She sent him a 'we'll come back to you later' look.

"Mostly, that he saw me when no-one else did, that I was growing in the wrong place but he found me and cared for me, and I'd have been lost without him. When he left I thought the world had ended. I understand now, and I didn't for the longest time, why he felt he had to leave, and in the end, that he was doing the best he could. Like you said, doing that… 'compromise with reality' thing."

"Mm. There are times of course, when reality won't let you do anything but surrender."
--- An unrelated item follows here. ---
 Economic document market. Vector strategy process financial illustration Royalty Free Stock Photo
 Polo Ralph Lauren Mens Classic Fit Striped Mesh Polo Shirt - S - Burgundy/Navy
"Tara. No compromise about that, just a stupid accident from a maniac with a gun. A guy who was after Buffy. I'm never going to understand how the universe let *that* one through."

"Done its fair share of ball dropping, hasn't it?" He tried to keep the tone light, but Willow saw how deep his disappointment went and had a sudden moment of clarity. Perhaps it was the fluorite, energised by contact with the eye, she told herself. Or perhaps she was just getting herself a sense of perspective.

"You and Buffy. The two people who do most to put the world to rights and you get the economy-sized raw deal. It's *so* not fair."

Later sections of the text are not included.